Simply getting a hold of prospects during sales prospecting can be one of your biggest challenges. With that being the case, the moments when you are actually on the phone or in front of prospects are tremendously valuable. And unfortunately, most of us improvise and “wing it” by relying on our experience to tell us what to say and ask.
Regardless of our experience and skill level, when we improvise, we decrease our ability to get the most out of these opportunities and interactions. We might not ask the perfect line of questioning to deliver the right statements because we are thinking and reacting off the cuff.
Think about a professional football quarterback. He may have tremendous natural ability and years of experience.
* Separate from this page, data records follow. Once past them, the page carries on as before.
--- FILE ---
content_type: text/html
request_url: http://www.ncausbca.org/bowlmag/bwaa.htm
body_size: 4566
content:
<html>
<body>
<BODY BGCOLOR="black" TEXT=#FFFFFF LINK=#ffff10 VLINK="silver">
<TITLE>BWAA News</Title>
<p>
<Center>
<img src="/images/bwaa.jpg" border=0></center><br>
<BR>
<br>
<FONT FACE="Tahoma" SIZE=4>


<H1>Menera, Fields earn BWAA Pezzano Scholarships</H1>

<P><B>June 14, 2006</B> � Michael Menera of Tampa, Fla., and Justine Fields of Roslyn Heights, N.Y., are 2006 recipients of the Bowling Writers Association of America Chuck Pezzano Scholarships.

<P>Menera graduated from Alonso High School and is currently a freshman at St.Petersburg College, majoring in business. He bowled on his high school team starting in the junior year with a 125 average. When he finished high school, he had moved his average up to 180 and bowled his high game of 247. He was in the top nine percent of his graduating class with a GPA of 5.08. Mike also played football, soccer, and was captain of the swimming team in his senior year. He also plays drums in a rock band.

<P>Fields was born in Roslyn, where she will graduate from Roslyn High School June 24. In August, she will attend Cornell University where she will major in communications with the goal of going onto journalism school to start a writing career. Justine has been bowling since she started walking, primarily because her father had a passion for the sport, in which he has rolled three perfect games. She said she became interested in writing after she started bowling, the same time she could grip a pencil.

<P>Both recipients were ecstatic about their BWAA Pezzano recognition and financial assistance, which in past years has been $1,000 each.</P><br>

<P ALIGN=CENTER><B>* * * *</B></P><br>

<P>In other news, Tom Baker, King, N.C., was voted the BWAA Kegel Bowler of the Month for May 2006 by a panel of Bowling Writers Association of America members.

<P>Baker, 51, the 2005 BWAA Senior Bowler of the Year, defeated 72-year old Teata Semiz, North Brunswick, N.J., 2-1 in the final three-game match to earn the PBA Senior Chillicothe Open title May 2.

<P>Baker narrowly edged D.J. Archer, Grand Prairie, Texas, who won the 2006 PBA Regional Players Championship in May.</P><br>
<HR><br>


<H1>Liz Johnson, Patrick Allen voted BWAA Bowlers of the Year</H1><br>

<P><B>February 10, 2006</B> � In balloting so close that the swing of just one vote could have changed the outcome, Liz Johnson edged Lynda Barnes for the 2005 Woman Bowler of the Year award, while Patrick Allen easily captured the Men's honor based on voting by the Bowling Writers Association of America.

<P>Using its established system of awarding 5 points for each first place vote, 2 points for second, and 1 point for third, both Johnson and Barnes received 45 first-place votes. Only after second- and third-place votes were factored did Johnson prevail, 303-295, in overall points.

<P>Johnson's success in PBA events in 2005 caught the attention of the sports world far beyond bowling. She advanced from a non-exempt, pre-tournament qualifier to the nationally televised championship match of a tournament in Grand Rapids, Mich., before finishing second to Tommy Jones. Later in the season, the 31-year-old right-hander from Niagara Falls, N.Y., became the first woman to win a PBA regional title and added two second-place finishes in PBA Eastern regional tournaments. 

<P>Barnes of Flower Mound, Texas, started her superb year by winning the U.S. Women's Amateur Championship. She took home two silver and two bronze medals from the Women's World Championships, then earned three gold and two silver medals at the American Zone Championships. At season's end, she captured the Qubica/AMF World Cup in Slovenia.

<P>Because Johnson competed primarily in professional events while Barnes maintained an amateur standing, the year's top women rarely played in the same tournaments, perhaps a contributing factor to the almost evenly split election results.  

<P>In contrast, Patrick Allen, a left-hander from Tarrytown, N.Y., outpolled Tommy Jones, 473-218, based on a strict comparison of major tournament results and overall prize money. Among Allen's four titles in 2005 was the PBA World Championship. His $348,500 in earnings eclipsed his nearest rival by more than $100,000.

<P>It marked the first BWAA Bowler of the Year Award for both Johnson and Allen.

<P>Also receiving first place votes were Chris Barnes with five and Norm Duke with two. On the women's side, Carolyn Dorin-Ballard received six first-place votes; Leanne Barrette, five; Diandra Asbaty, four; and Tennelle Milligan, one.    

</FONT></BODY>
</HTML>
But when it is game time, he does not just jump in the game and rely solely on those two things. He actually will study a set of plays that tell him what to do and have them memorized. And not only will he have his steps planned out, but he will also study the opposition’s plays and typical actions. This level of preparation will greatly improve his ability to perform at his highest level and have consistent results.
You can look at it the same way, and if you want to operate like a pro and not only exceed your targets, but to perform at a high level consistently, you can take great steps forward in this area by preparing what you will say and ask when talking with sales prospects.
What to Prepare
When we think about preparing what to say, we often think about what we will say to describe what our products do to build interest. But what is more important and more helpful is having a list of good questions to ask the prospect.
When you ask the right questions, they can not only help you qualify the prospect to make sure that it makes sense to keep moving forward, but they can also help to extract valuable information.
Another thing that you can prepare ahead of time that can greatly improve your results and performance is responses to objections that you can anticipate coming up. You are guaranteed to face objections when sales prospecting, and you can either improvise when those come up, or you can have some responses prepared that can help you to keep conversations going.
You may also want to develop statements that clearly and concisely communicate what you have to offer and how you help. When sales prospecting, you do not have much time to work with, so you do not have time to go into detail on the products that you offer and what they do. As a result, develop some brief statements that communicate the value that you offer, the improvements that you can make, the ROI that you deliver, how you differ from your competition, etc.